Aufgaben und Übungen =
- a) Gib den Abschnitt der Filmkritik wortgetreu wieder, beginnend mit „In den gemeinsamen“ und weiter bis einschließlich „Sterben und Abschiednehmen.“.
- b) Beantworte die folgenden Fragen zur Filmkritik und kennzeichne die Antworten ebenso mit (i), (ii) und (iii):
(i) Mit wem führt Hélène die Gespräche, die als herzzerreißend beschrieben werden?
(ii) Welche Schauspielerin wird im Fazit als eindrücklich mit sich selbst ringend beschrieben?
(iii) In welchem Rahmen wurde „Mehr denn je“ gesehen?

Textauszug =
Einen Großteil des Films fällt es Hélène schwer, ihre eigenen Gefühle zu ordnen und kundzutun. Doch durch das nuancierte Spiel von Krieps wird ihre innere Zerrissenheit sowie auch die zunehmende Akzeptanz des eigenen Schicksals auch ohne Worte deutlich. Es wird verständlich, warum sie die altbekannte Umgebung, die für das Alltägliche, das Leben und Zukunftspläne steht, zunehmend betrübt, dass sie gut gemeinte aufmunternde Worte und Anteilnahme mehr herunterziehen als trösten. Doch auch für ihr bemühtes Umfeld, ob für ihre Mutter, ihren Partner oder Freunde ist der Umgang mit der tragischen Diagnose nachvollziehbarerweise äußerst schwierig. Herzzerreißend sind dabei insbesondere die Gespräche mit Mathieu, der Hélène nicht aufgeben kann und die Zeit, die ihnen noch bleibt, unbedingt mit ihr zusammen verbringen möchte. Wie sie die richtigen Worte sucht, um seinen Segen zu bekommen, allein nach Norwegen aufzubrechen, gleichzeitig ihren fürsorglichen Partner aber nicht verletzten möchte, ist herzzerreißend. Genauso wie intime Szenen, in denen Hélène sich eigentlich der Lust mit ihrem Partner hingeben möchte, aber dann keine Luft mehr bekommt und sich schließlich beschämt und frustriert abwendet.
Ihre aufkeimende Chat- und Zoombeziehung mit Mister bringt Hélène darauf, sich allein auf die Reise begeben zu müssen, um Abstand zu allem gewinnen zu können. Dieses Ansinnen ist für die Protagonistin wichtig und ihr Weg zu sich selbst wird feinfühlig gezeichnet, aber es hätte Mister als Beweggrund ihrer Reise sowie zunehmenden Konfliktpunkt mit ihrem Partner nicht unbedingt gebraucht. Während die vertrauensvolle Beziehung zwischen Hélène und Mathieu sehr lebensnah wirkt, kann die eingewobene Geschichte um Mister/Bent nicht wirklich überzeugen. Warum Hélène gerade in dem vor allem bildbasierten Blog Trost findet und sich von Bent so angezogen fühlt, dass sie unbedingt zu ihm aufbrechen muss, wird genauso wenig nachvollziehbar wie ihre emotionslose Reaktion, als sie den Mann endlich kennenlernt, der zwar wirklich inmitten der Natur in Norwegen lebt, aber ansonsten so gar nicht ihren Vorstellungen entspricht.
Im wahren Leben ist Gaspard Ulliel noch vor der Premiere des Films im Januar 2022 ums Leben gekommen.
In den gemeinsamen Szenen zwischen Krieps und Ulliel legen die beiden Darsteller eine grandiose Chemie an den Tag, die den Zuschauer die ungeheure Vertrautheit eines langjährigen Paares wahrnehmen lässt. Trotz der unausweichlichen Streitereien und Vorwürfe ist die liebevolle Beziehung zwischen den beiden greifbar und authentisch. Der herzzerreißende Abschiedsprozess zwischen kurzen Glücksmomenten, Trauer und Frustration, der den beiden bevorsteht, ist damit umso schmerzlicher…
Fazit: Mit einer eindrücklich mit sich selbst ringenden Vicky Krieps gelingt Emily Atef vor der sommerlichen Naturkulisse Norwegens ein einfühlsamer Film über das Sterben und Abschiednehmen.
Wir haben „Mehr denn je“ im Rahmen des Filmfest München 2022 gesehen.

Gespeicherte Einträge
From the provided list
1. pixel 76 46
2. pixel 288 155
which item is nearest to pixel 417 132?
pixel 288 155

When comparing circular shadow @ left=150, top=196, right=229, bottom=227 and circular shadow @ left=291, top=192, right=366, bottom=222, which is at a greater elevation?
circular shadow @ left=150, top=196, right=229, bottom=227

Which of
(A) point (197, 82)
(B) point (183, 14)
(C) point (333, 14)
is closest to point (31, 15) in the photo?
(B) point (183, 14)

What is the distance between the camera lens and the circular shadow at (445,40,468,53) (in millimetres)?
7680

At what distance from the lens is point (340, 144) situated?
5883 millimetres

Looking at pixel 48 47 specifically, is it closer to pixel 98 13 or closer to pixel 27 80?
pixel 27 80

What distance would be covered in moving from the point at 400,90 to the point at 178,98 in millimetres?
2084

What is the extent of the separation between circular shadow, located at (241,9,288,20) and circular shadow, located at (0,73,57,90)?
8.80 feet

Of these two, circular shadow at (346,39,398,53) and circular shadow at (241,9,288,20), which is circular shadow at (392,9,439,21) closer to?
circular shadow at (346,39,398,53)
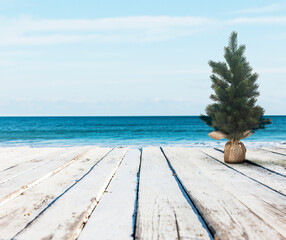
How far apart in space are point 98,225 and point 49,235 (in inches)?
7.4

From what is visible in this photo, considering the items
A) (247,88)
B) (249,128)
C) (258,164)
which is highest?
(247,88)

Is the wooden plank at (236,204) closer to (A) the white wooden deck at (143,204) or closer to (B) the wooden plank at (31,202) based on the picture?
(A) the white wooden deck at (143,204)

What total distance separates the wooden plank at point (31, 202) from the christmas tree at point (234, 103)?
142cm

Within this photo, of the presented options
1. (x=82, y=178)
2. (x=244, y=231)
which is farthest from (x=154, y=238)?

--

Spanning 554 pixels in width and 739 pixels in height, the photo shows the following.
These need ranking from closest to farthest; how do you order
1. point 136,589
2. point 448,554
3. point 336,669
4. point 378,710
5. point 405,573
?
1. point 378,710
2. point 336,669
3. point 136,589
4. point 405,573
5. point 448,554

...

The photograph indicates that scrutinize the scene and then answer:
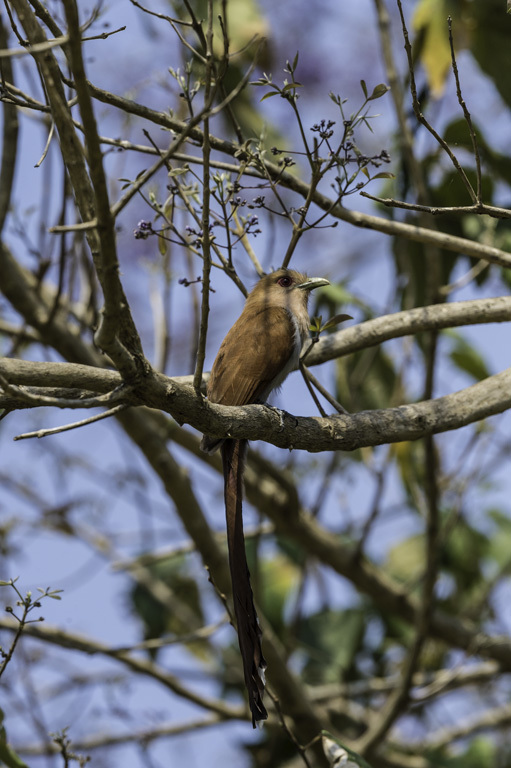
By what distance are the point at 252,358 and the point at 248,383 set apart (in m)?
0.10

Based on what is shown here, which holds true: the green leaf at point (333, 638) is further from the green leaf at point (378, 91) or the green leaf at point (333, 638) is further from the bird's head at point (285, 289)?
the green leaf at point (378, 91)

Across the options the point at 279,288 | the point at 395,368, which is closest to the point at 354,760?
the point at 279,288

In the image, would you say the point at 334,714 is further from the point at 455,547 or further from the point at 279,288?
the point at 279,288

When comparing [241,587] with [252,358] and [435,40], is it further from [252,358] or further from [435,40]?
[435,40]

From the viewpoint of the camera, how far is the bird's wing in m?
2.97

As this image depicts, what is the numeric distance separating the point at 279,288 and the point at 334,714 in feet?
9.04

Antworten je Aufgabe =
- a)
In den gemeinsamen Szenen zwischen Krieps und Ulliel legen die beiden Darsteller eine grandiose Chemie an den Tag, die den Zuschauer die ungeheure Vertrautheit eines langjährigen Paares wahrnehmen lässt. Trotz der unausweichlichen Streitereien und Vorwürfe ist die liebevolle Beziehung zwischen den beiden greifbar und authentisch. Der herzzerreißende Abschiedsprozess zwischen kurzen Glücksmomenten, Trauer und Frustration, der den beiden bevorsteht, ist damit umso schmerzlicher…
Fazit: Mit einer eindrücklich mit sich selbst ringenden Vicky Krieps gelingt Emily Atef vor der sommerlichen Naturkulisse Norwegens ein einfühlsamer Film über das Sterben und Abschiednehmen.

- b)
(i) Mit Mathieu
(ii) Vicky Krieps
(iii) Im Rahmen des Filmfest München 2022